Possibly Morning Glory Plume Moth

Possibly Morning Glory Plume Moth

Dear Kricket,
This is a Plume Moth in the family Pterophoridae.  As you can see on BugGuide, there are “147 species in 26 genera in North America.”  It might be the Morning Glory Plume Moth,
Emmelina monodactyla, based on this BugGuide page.  Our readers frequently refer to Plume Moths as T-Bugs.
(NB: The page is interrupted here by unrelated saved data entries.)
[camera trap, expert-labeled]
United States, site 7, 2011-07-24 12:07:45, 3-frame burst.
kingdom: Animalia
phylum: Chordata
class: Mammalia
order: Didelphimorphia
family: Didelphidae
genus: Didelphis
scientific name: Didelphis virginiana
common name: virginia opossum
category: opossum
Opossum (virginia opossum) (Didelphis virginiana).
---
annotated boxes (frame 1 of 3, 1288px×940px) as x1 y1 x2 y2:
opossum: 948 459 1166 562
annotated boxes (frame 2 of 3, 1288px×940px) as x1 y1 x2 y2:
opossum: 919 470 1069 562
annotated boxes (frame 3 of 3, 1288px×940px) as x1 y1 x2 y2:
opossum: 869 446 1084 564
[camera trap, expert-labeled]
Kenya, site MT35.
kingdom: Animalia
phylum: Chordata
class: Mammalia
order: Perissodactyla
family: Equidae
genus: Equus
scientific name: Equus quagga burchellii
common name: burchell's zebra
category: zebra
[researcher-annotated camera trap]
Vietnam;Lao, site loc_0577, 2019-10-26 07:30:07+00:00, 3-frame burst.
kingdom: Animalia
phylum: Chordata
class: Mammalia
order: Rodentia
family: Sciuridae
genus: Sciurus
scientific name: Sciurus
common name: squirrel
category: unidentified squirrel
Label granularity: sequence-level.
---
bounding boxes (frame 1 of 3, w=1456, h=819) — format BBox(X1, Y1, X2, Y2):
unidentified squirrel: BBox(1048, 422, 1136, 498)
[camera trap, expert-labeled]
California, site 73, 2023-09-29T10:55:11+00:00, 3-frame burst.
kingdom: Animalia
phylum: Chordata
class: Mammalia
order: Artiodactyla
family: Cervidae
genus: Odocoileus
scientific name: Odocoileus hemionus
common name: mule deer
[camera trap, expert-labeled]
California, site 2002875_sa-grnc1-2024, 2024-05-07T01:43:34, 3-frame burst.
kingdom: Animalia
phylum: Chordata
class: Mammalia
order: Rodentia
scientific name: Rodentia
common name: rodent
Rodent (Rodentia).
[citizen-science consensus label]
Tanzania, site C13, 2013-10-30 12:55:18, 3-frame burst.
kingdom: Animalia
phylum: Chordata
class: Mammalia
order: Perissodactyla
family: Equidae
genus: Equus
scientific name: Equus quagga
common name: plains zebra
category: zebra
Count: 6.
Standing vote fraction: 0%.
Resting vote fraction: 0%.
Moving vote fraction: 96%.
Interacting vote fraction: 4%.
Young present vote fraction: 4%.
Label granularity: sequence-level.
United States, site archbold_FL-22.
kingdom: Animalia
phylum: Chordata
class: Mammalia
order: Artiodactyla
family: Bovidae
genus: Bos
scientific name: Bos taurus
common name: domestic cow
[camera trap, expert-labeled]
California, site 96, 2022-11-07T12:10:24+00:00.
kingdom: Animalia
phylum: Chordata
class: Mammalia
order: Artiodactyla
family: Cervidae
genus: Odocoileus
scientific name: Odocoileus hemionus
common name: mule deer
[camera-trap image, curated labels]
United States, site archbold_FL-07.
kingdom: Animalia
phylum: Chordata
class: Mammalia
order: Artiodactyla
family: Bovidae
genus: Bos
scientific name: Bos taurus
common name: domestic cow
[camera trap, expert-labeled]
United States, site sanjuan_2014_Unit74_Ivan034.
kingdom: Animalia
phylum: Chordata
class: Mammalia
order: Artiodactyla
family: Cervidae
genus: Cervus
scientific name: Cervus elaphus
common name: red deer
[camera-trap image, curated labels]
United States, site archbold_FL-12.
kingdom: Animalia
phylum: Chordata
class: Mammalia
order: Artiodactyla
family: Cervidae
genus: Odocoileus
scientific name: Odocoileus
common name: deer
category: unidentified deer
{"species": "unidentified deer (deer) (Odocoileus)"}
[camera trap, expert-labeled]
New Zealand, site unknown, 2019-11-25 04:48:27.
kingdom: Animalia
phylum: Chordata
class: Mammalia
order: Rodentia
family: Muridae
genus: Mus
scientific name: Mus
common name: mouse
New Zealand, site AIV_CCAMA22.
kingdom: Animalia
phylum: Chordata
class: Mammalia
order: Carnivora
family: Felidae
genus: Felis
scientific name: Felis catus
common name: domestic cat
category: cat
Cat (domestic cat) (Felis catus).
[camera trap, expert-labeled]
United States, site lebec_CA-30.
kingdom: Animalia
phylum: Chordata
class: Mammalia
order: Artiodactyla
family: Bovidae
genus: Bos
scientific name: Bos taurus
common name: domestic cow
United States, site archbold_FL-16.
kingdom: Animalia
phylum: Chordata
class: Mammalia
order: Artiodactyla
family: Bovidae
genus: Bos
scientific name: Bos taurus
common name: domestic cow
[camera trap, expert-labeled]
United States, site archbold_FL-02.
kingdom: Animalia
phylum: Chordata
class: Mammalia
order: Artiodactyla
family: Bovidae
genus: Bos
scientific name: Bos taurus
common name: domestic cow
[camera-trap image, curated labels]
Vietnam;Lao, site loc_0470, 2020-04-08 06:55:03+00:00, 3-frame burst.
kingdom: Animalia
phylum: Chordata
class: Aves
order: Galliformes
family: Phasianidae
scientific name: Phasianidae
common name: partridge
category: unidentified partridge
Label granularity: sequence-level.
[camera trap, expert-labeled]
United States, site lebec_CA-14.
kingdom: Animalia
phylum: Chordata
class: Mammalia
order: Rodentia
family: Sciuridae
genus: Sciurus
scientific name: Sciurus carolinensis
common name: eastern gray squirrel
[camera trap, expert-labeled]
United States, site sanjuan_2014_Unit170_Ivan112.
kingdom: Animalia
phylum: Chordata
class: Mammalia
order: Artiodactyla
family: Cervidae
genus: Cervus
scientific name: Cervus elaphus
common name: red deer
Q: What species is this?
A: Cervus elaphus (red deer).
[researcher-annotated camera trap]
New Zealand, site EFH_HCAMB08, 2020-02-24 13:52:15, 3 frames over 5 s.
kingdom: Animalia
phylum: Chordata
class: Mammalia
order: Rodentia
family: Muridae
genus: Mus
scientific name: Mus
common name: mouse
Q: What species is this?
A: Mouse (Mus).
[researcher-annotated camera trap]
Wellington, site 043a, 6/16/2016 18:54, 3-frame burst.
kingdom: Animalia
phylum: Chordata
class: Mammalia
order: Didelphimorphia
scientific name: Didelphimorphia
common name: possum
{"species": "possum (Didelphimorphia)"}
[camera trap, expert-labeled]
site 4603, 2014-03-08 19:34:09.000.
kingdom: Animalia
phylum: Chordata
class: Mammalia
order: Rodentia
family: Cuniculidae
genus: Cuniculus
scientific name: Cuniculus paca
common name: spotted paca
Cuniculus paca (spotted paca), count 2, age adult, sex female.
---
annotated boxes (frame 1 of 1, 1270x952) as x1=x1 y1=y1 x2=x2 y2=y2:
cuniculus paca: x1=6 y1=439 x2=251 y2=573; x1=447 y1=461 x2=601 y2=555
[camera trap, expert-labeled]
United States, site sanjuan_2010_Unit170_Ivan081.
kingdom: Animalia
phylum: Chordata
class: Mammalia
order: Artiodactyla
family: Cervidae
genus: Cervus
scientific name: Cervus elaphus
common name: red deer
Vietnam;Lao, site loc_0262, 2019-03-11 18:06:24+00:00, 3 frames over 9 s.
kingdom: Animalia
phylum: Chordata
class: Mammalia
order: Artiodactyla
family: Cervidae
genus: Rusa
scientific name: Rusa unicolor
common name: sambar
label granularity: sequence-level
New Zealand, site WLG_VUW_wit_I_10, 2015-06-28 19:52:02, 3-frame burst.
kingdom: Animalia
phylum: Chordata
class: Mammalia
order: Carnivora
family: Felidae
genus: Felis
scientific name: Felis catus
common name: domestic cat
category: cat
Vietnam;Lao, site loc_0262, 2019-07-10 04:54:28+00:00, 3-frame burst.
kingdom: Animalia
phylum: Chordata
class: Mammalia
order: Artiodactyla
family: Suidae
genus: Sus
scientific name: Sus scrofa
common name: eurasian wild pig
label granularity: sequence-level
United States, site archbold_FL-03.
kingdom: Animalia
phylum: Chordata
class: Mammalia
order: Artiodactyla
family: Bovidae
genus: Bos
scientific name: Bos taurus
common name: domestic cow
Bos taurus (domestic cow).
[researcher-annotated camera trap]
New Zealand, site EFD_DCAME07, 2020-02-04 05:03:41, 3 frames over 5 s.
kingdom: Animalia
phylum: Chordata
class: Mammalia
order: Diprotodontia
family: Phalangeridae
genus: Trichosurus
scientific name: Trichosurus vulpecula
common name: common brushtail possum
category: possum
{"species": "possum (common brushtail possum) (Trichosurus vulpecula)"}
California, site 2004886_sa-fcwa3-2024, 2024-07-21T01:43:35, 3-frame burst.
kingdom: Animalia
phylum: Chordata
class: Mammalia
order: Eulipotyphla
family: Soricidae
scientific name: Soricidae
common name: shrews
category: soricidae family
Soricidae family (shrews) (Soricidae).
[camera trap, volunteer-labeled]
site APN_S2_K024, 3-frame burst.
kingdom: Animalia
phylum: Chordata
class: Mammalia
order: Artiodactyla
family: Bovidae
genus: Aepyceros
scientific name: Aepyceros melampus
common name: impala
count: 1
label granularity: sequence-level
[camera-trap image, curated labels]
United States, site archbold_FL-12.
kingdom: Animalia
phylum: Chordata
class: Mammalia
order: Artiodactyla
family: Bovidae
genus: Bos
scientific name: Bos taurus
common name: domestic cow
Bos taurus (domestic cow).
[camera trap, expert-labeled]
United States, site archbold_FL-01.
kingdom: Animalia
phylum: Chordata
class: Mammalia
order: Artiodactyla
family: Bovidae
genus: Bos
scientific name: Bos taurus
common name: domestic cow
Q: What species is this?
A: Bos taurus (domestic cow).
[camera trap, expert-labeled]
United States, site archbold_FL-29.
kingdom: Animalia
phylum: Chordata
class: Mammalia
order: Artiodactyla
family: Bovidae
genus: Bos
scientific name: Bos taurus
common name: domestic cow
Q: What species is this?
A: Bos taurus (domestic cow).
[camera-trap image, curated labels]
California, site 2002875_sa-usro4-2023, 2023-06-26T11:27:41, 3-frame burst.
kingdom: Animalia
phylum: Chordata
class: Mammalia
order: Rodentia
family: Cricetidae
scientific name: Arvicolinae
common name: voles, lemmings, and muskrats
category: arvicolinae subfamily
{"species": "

What's That Bug? does not endorse extermination

Subject: Lovely bug on my door
Location: Pacific Northwest USA
September 5, 2016 10:24 pm
Hello Bugman!
I’ve enjoyed your site for many years, but I think this is the first time I have sent a “new to me” bug. I found this beautiful bug on my front door today. Its wings and body shape were very unique and interesting, so I jusf have to ask–what is this bug? Thank you!
Details:
Found 9/5/17
Federal Way, WA USA
Hanging out on the door
Maybe one inch long end to end and 1-1.5 inches wingtip to wingtip.
Signature: Jessica W

Artichoke Plume Moth

Artichoke Plume Moth

Dear Jessica,
We verified the identity of this Artichoke Plume Moth,
Platyptilia carduidactylus, on BugGuide where it states:  “larvae feed on thistles and all parts of artichokes.”  Thanks for the compliment.

Thank you ao much! I would have never guessed a variety of moth!